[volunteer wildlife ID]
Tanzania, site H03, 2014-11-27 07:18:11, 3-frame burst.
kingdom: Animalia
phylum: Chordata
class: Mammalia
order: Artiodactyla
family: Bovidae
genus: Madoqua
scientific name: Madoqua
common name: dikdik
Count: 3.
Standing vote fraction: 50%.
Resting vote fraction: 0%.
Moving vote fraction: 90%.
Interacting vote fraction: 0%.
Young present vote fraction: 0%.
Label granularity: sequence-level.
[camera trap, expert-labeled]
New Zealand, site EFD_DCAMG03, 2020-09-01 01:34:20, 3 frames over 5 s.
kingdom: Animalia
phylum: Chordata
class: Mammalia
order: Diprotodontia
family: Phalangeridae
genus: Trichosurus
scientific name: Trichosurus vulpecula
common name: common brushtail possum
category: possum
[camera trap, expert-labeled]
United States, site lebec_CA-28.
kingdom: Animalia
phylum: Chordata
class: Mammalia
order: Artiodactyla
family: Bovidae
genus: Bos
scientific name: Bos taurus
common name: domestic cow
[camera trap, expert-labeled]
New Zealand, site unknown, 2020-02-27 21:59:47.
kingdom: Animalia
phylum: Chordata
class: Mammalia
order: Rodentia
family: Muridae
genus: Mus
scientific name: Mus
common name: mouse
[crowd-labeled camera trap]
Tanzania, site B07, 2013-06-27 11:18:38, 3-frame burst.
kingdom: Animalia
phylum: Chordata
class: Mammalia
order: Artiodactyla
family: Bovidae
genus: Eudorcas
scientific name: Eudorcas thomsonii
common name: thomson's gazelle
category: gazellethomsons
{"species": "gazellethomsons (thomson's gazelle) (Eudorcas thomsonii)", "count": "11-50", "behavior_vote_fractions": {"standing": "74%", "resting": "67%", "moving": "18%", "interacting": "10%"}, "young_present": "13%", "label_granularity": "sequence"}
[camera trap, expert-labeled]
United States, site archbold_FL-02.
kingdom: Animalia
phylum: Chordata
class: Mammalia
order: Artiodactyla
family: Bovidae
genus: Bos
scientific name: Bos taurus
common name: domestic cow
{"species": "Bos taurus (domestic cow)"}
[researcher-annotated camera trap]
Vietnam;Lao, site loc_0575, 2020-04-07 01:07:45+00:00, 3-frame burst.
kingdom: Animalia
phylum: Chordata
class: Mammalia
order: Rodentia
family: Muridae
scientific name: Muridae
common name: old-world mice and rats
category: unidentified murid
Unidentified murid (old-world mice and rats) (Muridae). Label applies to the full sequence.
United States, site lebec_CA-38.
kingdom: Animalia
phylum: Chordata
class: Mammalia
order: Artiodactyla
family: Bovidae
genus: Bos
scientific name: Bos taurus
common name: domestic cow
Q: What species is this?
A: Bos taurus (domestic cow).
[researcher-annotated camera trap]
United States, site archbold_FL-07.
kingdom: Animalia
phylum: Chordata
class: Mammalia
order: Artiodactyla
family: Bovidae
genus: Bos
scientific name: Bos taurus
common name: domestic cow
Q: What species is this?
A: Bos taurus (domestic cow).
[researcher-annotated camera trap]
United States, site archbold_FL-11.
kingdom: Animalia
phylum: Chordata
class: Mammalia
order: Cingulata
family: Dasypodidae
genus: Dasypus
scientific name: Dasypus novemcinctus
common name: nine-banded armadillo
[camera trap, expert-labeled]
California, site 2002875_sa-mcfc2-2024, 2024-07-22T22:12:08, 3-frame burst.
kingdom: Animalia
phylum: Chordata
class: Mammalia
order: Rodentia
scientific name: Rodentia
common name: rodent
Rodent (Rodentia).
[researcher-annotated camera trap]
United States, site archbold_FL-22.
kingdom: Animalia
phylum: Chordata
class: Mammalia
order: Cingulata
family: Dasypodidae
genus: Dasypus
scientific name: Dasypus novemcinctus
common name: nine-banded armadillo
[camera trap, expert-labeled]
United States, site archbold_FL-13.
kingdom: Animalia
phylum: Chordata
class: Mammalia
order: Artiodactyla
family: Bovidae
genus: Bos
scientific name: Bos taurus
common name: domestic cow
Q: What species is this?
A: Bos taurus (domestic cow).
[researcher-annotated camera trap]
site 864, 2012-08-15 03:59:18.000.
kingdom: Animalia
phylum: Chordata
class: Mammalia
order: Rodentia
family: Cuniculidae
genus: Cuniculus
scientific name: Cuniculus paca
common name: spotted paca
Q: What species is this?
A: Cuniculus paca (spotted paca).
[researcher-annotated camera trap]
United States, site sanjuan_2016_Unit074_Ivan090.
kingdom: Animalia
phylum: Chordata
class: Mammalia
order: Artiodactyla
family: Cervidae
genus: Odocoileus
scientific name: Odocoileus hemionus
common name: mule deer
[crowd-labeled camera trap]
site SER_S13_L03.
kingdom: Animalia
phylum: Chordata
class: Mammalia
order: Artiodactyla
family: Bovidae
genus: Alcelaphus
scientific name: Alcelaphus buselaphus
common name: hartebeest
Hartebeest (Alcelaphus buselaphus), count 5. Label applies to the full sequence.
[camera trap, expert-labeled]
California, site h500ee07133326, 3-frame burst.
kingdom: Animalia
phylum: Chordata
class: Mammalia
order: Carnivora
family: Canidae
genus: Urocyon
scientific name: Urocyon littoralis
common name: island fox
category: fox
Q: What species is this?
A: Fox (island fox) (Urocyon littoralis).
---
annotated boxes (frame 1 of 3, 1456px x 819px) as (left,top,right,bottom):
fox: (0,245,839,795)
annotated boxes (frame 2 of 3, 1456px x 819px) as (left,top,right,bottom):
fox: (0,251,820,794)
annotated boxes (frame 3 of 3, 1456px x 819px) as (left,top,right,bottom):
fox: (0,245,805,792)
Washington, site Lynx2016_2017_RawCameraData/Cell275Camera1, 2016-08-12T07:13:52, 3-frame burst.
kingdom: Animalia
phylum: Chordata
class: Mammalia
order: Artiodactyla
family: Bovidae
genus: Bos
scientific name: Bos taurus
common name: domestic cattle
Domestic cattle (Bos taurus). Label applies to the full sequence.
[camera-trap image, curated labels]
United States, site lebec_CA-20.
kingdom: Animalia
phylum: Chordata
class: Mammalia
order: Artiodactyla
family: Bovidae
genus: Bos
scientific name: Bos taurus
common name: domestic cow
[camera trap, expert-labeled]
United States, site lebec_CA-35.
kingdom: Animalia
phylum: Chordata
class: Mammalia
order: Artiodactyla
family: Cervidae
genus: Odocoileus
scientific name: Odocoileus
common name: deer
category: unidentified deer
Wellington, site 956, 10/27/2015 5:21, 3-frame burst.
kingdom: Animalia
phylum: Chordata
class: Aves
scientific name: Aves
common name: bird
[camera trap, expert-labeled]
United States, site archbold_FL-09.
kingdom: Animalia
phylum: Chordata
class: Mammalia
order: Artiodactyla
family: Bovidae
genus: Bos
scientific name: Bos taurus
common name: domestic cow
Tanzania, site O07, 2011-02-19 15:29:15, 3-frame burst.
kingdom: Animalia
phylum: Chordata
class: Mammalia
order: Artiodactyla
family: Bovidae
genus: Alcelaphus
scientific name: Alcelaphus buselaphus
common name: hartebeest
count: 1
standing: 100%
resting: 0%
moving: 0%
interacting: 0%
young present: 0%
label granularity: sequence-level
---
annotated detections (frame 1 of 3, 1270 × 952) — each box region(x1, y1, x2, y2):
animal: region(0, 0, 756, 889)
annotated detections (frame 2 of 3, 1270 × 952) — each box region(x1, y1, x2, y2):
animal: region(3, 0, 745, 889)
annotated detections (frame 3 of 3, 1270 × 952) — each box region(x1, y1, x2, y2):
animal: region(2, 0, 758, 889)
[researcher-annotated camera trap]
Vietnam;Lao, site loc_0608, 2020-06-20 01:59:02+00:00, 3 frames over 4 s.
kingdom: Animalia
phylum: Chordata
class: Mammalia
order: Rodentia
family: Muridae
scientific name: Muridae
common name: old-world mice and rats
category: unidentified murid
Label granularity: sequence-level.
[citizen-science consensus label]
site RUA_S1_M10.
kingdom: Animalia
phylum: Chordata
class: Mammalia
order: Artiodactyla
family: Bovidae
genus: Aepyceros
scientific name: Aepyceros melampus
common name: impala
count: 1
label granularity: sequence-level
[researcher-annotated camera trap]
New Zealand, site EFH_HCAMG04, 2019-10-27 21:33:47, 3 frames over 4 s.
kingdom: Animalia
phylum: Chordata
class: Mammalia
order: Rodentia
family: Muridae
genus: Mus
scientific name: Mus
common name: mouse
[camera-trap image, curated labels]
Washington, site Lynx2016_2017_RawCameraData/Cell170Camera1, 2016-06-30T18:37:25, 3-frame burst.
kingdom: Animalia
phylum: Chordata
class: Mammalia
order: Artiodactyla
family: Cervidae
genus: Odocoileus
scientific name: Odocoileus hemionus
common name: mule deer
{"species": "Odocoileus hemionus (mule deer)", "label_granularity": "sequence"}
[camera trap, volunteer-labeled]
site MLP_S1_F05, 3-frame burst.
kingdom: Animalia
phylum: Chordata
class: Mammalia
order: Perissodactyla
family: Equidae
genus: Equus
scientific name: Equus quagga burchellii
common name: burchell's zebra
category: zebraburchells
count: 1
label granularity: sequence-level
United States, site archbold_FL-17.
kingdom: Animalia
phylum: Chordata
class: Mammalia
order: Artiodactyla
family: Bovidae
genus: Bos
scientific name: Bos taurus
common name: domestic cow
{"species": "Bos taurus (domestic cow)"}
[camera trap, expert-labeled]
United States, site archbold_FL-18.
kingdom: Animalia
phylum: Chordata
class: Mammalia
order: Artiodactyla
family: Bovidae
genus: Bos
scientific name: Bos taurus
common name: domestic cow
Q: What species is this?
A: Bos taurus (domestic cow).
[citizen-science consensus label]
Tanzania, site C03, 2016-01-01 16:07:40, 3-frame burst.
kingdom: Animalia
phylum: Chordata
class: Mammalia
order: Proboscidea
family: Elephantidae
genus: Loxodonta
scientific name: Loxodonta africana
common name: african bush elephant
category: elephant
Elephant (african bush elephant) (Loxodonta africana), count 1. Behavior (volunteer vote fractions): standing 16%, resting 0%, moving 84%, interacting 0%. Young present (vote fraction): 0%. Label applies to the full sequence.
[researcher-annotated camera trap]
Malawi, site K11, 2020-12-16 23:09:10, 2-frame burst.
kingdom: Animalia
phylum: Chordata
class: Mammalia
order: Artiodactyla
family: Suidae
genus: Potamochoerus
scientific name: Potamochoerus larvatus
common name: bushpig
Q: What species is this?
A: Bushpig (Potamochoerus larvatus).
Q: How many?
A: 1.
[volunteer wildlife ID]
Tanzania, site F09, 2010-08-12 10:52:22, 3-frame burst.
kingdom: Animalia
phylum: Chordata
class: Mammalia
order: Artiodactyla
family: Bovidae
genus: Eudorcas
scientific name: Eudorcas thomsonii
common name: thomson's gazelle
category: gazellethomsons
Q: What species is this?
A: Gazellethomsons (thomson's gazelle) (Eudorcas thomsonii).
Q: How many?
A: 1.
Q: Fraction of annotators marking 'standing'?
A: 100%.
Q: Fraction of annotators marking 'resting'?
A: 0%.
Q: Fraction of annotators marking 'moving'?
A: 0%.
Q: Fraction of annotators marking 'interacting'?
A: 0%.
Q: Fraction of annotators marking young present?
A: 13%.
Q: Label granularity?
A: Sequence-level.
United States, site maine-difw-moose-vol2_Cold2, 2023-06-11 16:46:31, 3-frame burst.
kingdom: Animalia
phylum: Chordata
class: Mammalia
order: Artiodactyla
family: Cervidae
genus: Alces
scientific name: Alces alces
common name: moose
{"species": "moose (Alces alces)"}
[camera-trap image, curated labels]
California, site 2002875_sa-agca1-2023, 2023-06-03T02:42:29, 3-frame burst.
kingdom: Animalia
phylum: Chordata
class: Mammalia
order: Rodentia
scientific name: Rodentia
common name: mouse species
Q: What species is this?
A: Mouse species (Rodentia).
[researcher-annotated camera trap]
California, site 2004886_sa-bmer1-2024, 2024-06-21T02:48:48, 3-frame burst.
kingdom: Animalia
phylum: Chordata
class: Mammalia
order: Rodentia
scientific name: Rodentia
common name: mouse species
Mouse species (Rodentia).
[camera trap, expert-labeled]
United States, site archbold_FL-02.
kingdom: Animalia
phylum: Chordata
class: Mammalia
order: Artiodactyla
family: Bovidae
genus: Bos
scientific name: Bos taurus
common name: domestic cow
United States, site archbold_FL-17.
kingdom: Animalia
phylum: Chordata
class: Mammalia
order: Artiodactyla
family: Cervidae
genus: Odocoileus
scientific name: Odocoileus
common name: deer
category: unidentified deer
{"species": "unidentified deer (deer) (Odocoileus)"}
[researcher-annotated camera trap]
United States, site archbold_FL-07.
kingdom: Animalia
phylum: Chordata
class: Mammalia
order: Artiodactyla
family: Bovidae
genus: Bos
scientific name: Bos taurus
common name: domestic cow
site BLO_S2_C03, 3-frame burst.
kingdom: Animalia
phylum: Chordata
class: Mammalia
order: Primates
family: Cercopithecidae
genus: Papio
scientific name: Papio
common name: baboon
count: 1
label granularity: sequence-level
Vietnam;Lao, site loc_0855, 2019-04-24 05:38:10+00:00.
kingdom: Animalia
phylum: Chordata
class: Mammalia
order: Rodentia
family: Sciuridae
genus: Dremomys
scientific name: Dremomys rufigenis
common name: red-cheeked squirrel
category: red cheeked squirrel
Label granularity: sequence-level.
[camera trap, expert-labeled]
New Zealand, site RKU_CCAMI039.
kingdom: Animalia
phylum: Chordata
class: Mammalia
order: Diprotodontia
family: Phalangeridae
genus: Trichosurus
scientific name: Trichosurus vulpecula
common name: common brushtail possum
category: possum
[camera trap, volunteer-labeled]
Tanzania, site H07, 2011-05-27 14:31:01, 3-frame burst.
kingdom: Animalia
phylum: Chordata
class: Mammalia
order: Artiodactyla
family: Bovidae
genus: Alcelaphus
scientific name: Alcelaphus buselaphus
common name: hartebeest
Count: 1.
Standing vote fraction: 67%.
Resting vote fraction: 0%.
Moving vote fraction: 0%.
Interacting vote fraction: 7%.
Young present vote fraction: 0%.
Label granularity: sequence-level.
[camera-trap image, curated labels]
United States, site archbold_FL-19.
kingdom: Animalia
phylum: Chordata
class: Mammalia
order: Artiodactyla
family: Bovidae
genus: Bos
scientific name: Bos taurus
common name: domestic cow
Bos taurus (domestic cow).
+++
## Exercise:
This exercise calls for the lines from the one holding "Standing vote fraction: 67%." through the end of the entries, transcribed exactly and with nothing more.

## Solution to the exercise:
Standing vote fraction: 67%.
Resting vote fraction: 0%.
Moving vote fraction: 0%.
Interacting vote fraction: 7%.
Young present vote fraction: 0%.
Label granularity: sequence-level.
[camera-trap image, curated labels]
United States, site archbold_FL-19.
kingdom: Animalia
phylum: Chordata
class: Mammalia
order: Artiodactyla
family: Bovidae
genus: Bos
scientific name: Bos taurus
common name: domestic cow
Bos taurus (domestic cow).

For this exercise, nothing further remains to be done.